Life And Letters Of Maria Edgeworth/Volume 2/Letter 25
To MISS LUCY EDGEWORTH.
MISS BAILLIE'S, HAMPSTEAD, Jan. 12, 1822.
I have been four days resolving to get up half an hour earlier that I might have time to tell you, my dear Lucy, the history of a cat of Joanna and Agnes Baillie's.
You may, perhaps, have heard the name of a celebrated Mr. Brodie, who wrote on Poisons, and whose papers on this subject are to be found in the Transactions of the Royal Society, and reviewed in the Edinburgh Review, in 1811. He brought some of the Woorara poison, with which the natives poison their arrows and destroy their victims. It was his theory that this poison destroys by affecting the nervous system only, and that after a certain time its effects on the nerves would cease as the effects of intoxicating liquors cease, and that the patient might recover, if the lungs could be kept in play, if respiration were not suspended during the trance or partial death in which the patient lies. To prove the truth of this by experiment he fell to work upon a cat; he pricked the cat with the point of a lancet dipped in Woorara. It was some minutes before the animal became convulsed, and then it lay, to all appearance, dead. Mr. Brodie applied a tube to its mouth, and blew air into it from time to time; after lying some hours apparently lifeless it recovered, shook itself and went about its own affairs as usual. This was tried several times, much to the satisfaction of the philosophical spectators, but not quite to the satisfaction of poor puss, who grew very thin and looked so wretched that Dr. Baillie's son, then a boy, took compassion on this poor subject of experiment, and begged Mr. Brodie would let him carry off the cat. With or without consent, he did carry her off, and brought her to his aunts, Joanna and Agnes Baillie. Then puss's prosperous days began. Agnes made a soft bed for her in her own room, and by night and day she was the happiest of cats; she was called Woorara, which in time shortened into Woory. I wish I could wind up Woory's history by assuring you that she was the most attached and grateful of cats, but truth forbids. A few weeks after her arrival at Hampstead she marched off and never was heard of more. It is supposed that she took to evil courses: tasted the blood and bones of her neighbours' chickens, and fell at last a sacrifice to the vengeance of a cook-maid.

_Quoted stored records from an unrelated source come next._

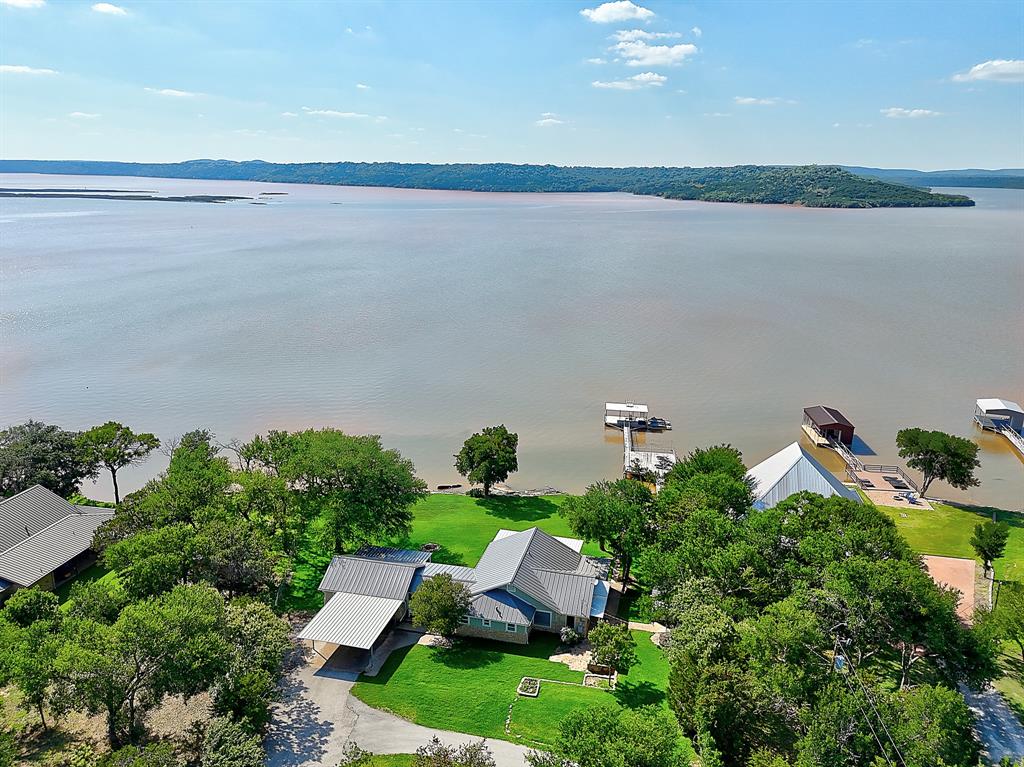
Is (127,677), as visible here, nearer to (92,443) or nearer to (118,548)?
(118,548)

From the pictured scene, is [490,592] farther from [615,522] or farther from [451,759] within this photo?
[451,759]

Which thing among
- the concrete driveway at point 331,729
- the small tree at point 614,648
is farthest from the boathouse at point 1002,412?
the concrete driveway at point 331,729

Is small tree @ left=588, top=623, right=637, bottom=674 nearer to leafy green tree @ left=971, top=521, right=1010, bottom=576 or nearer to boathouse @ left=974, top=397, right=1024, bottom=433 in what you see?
leafy green tree @ left=971, top=521, right=1010, bottom=576

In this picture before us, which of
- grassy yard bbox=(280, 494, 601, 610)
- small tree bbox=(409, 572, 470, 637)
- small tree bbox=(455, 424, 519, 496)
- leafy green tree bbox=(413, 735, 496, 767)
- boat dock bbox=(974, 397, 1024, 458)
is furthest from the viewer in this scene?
boat dock bbox=(974, 397, 1024, 458)

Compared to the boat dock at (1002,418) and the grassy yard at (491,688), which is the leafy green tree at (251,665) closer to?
the grassy yard at (491,688)

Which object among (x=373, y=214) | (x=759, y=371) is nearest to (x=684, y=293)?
(x=759, y=371)

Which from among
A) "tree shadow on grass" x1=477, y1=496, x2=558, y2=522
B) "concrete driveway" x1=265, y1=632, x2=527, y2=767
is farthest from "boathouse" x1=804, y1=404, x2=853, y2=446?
"concrete driveway" x1=265, y1=632, x2=527, y2=767

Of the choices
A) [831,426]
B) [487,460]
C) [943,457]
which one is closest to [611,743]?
[487,460]
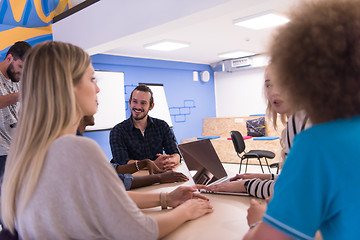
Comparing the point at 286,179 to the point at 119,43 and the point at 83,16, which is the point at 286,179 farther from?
the point at 83,16

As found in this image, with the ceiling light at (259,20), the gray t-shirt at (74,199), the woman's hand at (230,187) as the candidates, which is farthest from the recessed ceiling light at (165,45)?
the gray t-shirt at (74,199)

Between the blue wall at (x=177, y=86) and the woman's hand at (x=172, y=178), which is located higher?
the blue wall at (x=177, y=86)

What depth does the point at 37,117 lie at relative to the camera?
0.83 meters

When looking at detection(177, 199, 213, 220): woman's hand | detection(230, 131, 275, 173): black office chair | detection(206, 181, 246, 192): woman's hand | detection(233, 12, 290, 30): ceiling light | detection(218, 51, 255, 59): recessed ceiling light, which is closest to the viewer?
detection(177, 199, 213, 220): woman's hand

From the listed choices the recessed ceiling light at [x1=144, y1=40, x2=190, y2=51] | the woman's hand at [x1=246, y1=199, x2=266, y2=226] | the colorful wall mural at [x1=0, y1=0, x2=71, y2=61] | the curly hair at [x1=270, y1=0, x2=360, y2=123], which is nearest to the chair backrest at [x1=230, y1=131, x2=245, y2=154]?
the recessed ceiling light at [x1=144, y1=40, x2=190, y2=51]

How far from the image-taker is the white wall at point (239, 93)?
8383mm

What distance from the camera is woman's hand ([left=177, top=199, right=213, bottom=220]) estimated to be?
3.54 feet

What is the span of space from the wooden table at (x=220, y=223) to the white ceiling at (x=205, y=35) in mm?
1808

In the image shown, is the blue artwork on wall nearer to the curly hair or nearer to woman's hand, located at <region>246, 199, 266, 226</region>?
woman's hand, located at <region>246, 199, 266, 226</region>

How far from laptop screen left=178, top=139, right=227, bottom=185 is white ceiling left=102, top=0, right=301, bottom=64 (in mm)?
1427

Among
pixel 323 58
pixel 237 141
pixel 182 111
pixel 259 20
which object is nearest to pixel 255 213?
pixel 323 58

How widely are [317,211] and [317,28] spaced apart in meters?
0.36

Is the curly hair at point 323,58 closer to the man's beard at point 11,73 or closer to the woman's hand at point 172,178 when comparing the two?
the woman's hand at point 172,178

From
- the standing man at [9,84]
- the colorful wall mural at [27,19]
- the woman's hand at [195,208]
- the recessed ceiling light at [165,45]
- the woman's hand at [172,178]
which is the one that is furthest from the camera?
the recessed ceiling light at [165,45]
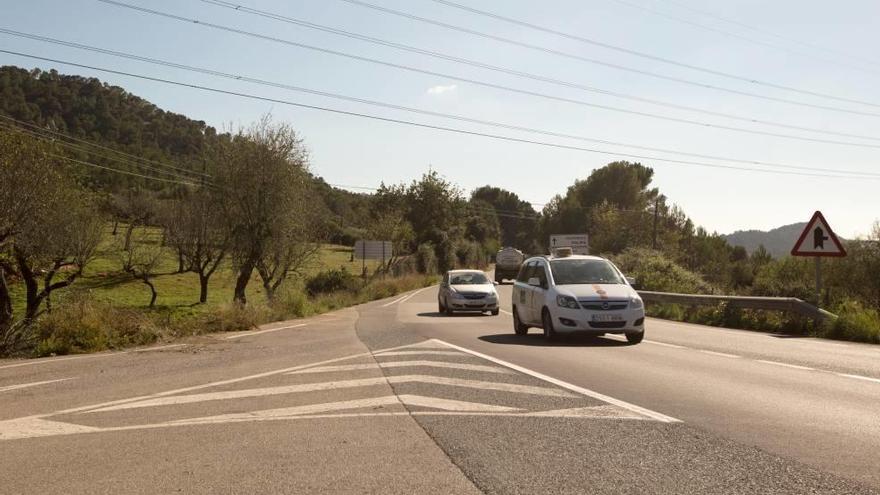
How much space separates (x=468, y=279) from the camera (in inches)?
1088

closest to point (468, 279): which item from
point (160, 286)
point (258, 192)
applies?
point (258, 192)

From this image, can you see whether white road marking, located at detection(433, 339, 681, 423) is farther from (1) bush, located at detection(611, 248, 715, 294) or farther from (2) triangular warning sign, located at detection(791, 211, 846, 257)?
(1) bush, located at detection(611, 248, 715, 294)

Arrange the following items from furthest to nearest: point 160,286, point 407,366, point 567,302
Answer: point 160,286 < point 567,302 < point 407,366

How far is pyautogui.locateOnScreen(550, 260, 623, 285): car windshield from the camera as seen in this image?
14.8 meters

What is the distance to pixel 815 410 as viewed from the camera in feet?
23.2

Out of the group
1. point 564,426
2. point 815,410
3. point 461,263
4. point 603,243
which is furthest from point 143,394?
point 461,263

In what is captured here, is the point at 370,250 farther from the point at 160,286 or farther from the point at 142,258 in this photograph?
the point at 142,258

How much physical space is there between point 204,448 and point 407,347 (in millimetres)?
7957

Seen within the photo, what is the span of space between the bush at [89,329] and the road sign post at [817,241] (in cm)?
1491

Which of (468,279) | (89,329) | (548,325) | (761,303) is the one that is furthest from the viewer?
(468,279)

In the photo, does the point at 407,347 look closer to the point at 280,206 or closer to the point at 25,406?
the point at 25,406

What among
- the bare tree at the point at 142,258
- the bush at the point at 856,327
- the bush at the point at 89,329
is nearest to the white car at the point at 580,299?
the bush at the point at 856,327

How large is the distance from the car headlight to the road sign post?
6476 millimetres

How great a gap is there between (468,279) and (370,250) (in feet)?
109
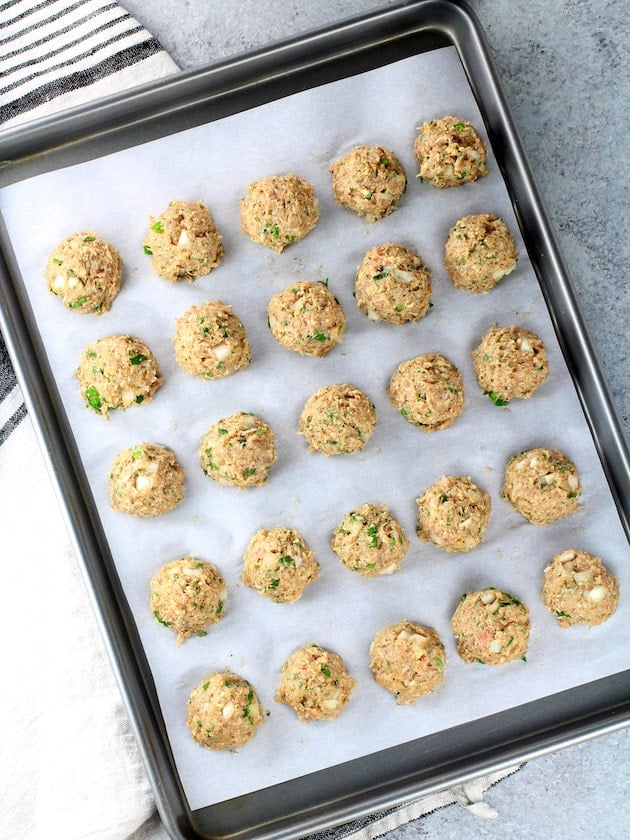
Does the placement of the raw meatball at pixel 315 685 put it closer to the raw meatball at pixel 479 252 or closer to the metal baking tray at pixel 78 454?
the metal baking tray at pixel 78 454

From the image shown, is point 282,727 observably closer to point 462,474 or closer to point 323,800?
point 323,800

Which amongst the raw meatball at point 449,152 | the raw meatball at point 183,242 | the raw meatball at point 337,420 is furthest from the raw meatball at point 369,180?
the raw meatball at point 337,420

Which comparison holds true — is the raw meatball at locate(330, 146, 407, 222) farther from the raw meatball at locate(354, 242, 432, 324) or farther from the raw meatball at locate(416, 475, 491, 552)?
the raw meatball at locate(416, 475, 491, 552)

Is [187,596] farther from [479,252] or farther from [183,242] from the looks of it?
[479,252]

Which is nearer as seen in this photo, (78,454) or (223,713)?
(223,713)

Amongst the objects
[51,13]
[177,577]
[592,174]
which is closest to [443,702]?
[177,577]

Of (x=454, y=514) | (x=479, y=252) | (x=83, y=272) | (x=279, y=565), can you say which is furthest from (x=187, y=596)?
(x=479, y=252)
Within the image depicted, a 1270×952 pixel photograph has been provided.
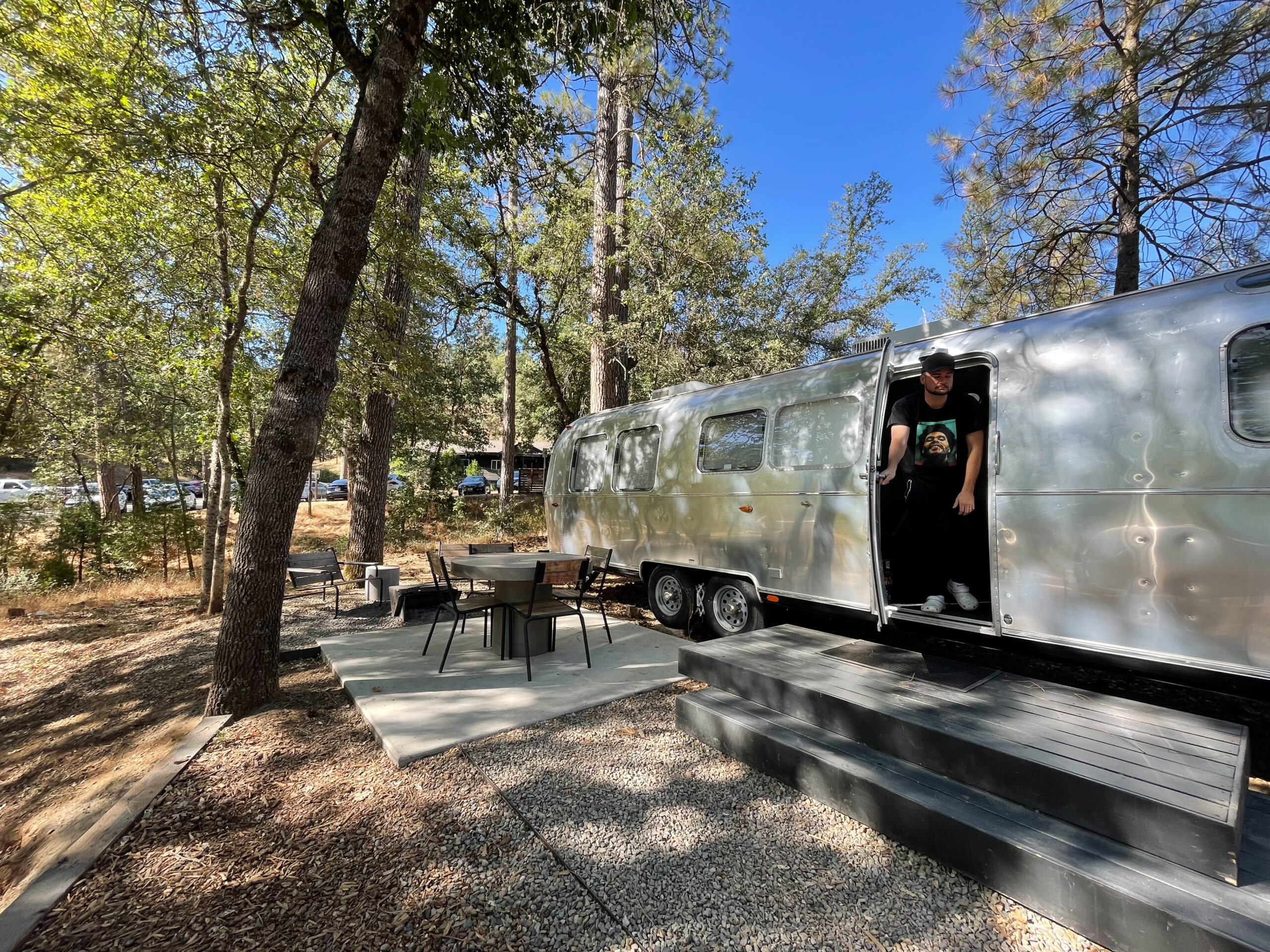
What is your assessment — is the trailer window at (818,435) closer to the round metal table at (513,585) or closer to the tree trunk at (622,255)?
the round metal table at (513,585)

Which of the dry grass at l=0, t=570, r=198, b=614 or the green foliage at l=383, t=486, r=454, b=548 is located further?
the green foliage at l=383, t=486, r=454, b=548

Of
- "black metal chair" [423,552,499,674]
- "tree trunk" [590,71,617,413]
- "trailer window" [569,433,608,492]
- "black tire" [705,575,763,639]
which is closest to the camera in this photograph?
"black metal chair" [423,552,499,674]

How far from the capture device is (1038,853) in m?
1.87

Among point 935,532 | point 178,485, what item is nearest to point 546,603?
point 935,532

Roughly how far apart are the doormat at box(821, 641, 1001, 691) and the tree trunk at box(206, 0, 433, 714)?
3641 mm

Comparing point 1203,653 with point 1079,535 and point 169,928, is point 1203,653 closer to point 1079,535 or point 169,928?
point 1079,535

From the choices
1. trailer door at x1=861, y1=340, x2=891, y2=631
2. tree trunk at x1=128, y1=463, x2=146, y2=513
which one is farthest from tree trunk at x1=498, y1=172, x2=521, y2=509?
tree trunk at x1=128, y1=463, x2=146, y2=513

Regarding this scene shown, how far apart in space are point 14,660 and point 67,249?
519 cm

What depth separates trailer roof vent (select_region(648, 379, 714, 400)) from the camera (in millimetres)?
5902

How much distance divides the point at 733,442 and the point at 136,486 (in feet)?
57.2

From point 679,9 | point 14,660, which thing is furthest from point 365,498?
point 679,9

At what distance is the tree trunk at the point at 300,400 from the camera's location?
3.49 meters

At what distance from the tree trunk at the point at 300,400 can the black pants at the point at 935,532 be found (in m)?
4.25

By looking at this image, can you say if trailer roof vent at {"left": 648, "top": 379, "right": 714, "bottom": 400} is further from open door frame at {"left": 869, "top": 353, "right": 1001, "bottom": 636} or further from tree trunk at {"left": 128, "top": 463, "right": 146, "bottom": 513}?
tree trunk at {"left": 128, "top": 463, "right": 146, "bottom": 513}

After this cat's departure Agnes took to heart a kitten, who was very fond of her. This kitten, the first night she slept in her room, on wakening in the morning looked up from the hearth at Agnes, who was lying awake, but with her eyes half-shut, and marked all puss's motions; after looking some instants, puss jumped up on the bed, crept softly forward and put her paw, with its glove on, upon one of Miss Baillie's eyelids and pushed it gently up; Miss Baillie looked at her fixedly, and puss, as if satisfied that her eyes were there and safe, went back to her station on the hearth and never troubled herself more about the matter.
To finish this chapter of cats. I saw yesterday at a lady's house at Hampstead, a real Persian cat, brought over by a Navy Captain, her brother. It has long hair like a dog, and a tail like a terrier's, only with longer hair. It is the most gentle, depressed-looking creature I ever saw; it seems to have the mal du pays, and moreover, had the cholic the morning I saw it, and Agnes Baillie had a spoonful of castor oil poured out for it, but it ran away.
Joanna quoted to me the other day an excellent proverb applied to health: "Let well alone." If the Italian valetudinarian had done this his epitaph would not have arrived at the sto qui.
Captain Beaufort tells me that they have found out that the wool under the buffalo's long hair is finer than the material of which the Cashmere shawls are made, and they are going to manufacture shawls of buffalo's wool, which are to shame and silence the looms of Cashmere. Would my mother choose to wait for one of these?